The idea was: since calculating the area is a 'costly' operation and you expect
the rest of your program to use that area often, you compute the area as early
as possible and simply cache the result.

Now time goes by and you notice something stanga about your program: Area isn't
called nearly as often as you originally thought it would be. On the other hand
your program seems to take up a lot of memory and there are millions of Circle
objects around. So any way of conserving memory would be a good thing to do.
Well. Since function Area() isn't called that often, you could change your strategy:
instead of precomputing m_Area whenever you have a Radius and caching that, you
simply calculate the area when it is needed.
But you have 1 important thing: You are not allowed to change the function interface
in any way: all the function signatures have to stay the same!

Now your method of returning a reference turns into a bommerang. It is nearly
impossible to do that otherwise simple change of dropping the m_Area member
variable and mofing the calulation into function Area(). You simply don't have
a variable for returning a reference to it.

Now compare this to:

class Circle
{
public:
Circle( double Radius ) : m_Radius( Radius ), m_Area ( PI * Radius * Radius ) {}

void SetRadius( double Radius ) { m_Radius = Radius; m_Area = PI * Radius * Radius; }

double Area() { return m_Radius; }

protected:
double m_Radius;
double m_Area;
};

This is the original class with the Area() function as most of us would write
it. On any decent compiler it produces code which is no less efficient then
your return by reference version.

But now the modification is simple:

class Circle
{
public:
Circle( double Radius ) : m_Radius( Radius ) {}

void SetRadius( double Radius ) { m_Radius = Radius }

double Area() { return PI * Radius * Radius; }

protected:
double m_Radius;
};

All the function signatures stay the same. Only the internals of the
class have changed.

By returning a reference, you have exposed some information from
inside the class to the outside world: there is a double variable
or otherwise I would not be able to return a reference to it.

 

[JKop]

Karl Heinz Buchegger posted:

Don't change it from int to double.
Change it from:
the int is a member of your class
to
the int value is looked up in a database

The reference needs some int variable to
return a reference. Where is this variable
located in case of lookup in database?

Each block of cheese has a colour. Yellow, white, or maybe even green. This
is a fundamental attribute of a block of cheese.

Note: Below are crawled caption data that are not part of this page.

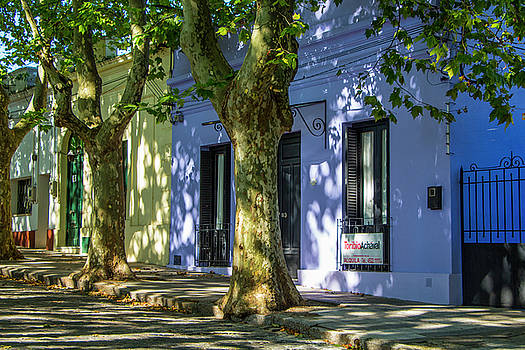 Venetia Featherstone-Witty - Painted Houses in Colonia del Sacramento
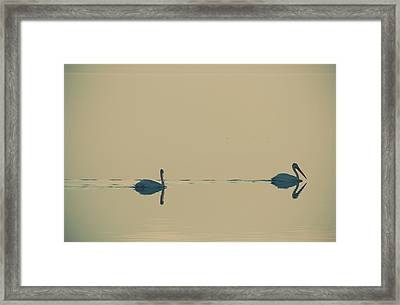 I'm Sailing Right Behind Framed Print by Laurie Search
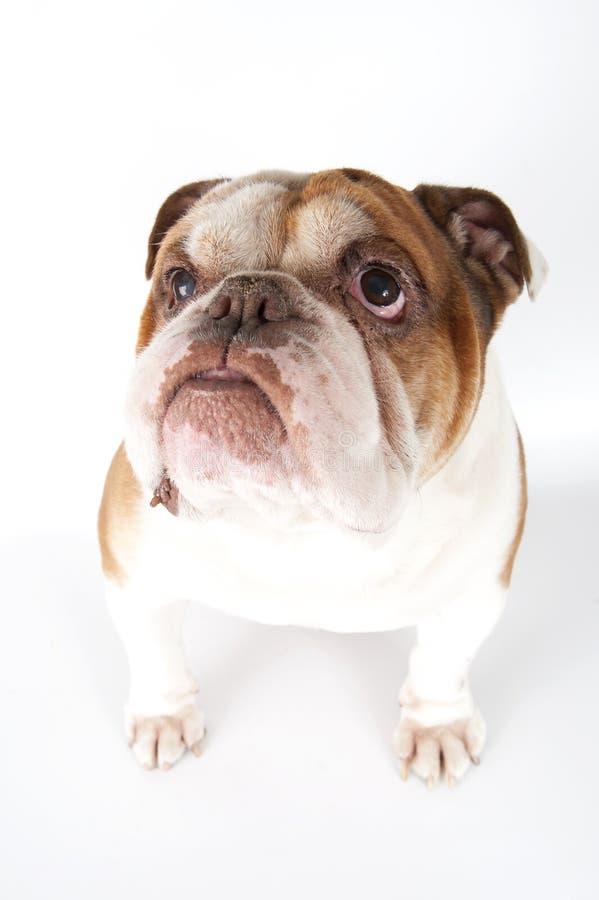 Portrait of an English bulldog close-up. royalty free stock photography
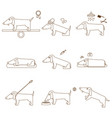thin line caring for dog set vector image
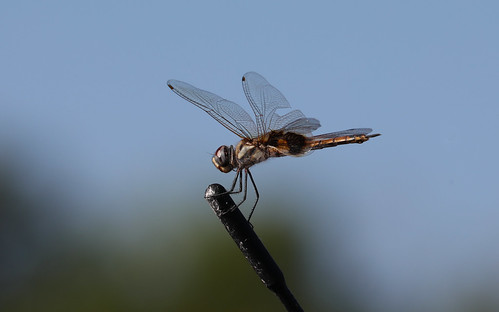 Dragonfly on top of a car antenna, Palmerston, Northern Territory, Australia.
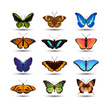 Butterfly - Insect,Insect,V...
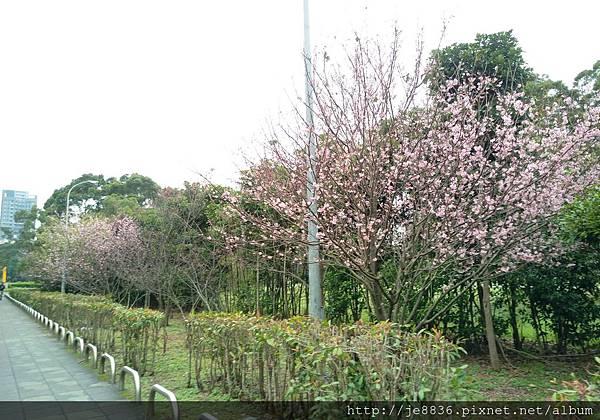 0314運動公園櫻花 (6).jpg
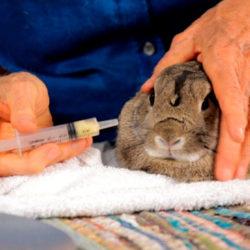 фото Чем и как правильно поить кроликов от глистов?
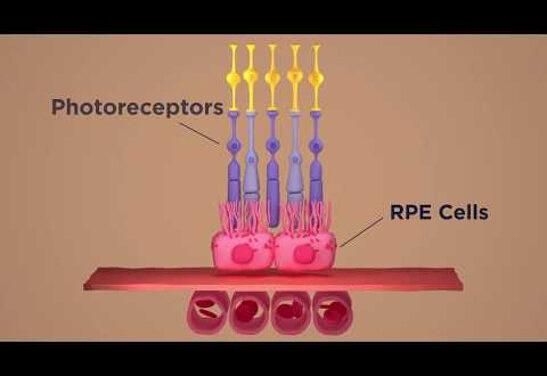Recuperan fotorreceptores y previenen la ceguera en modelos animales con DMAE
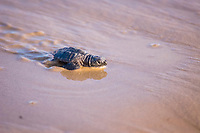 Kemp ridley turtle, Lepidochelys kempii, South Padre Island, Texas, Atlantic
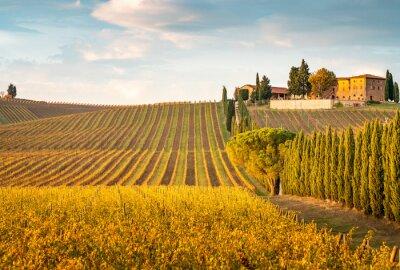 Canvastavlor Golden vineyards in autumn at sunset, Chianti Region, Tuscany, Italy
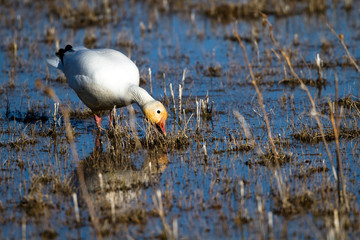 Snow Goose feeds on emergent grass in early spring in Bosque del Apache National Wildlife Refuge in New Mexico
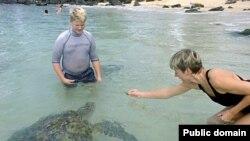 Морские черепахи доверяют человеку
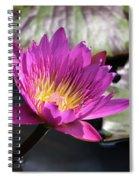 Pink On Water Spiral Notebook
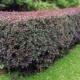 Секреты посадки барбариса весной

This is all, and only all, what my code does. Firstly, here was the original
way of working with it:

int main()
{
Cheese block;

TakesInt(block.colour);

//I've no problem at all with the above

block.colour = 4;

//I don't like colour changing cheese
}

And then with my code:

int main()
{
Cheese block;

TakesInt(block.colour);

block.colour = 4; // Compile ERROR
}



That's all I was ever ever ever ever talking about, a read-only member
variable. No more, no less, just a read-only member variable. I reiterate, a
read-only member variable.


-JKop

 

[Karl Heinz Buchegger]

Karl Heinz Buchegger posted:


Each block of cheese has a colour. Yellow, white, or maybe even green. This
is a fundamental attribute of a block of cheese.

I don't doubt that. But who says that that colour needs to be *stored*
in the Cheese object itself.

What you are saying is, in terms of C++
Every Cheese object needs to have a member function which returns
the colour.
That's ok, and I agree with that. But with what I don't agree is *how*
this function comes up with the value it returns. The value doesn't
need to be stored in the Cheese object itself.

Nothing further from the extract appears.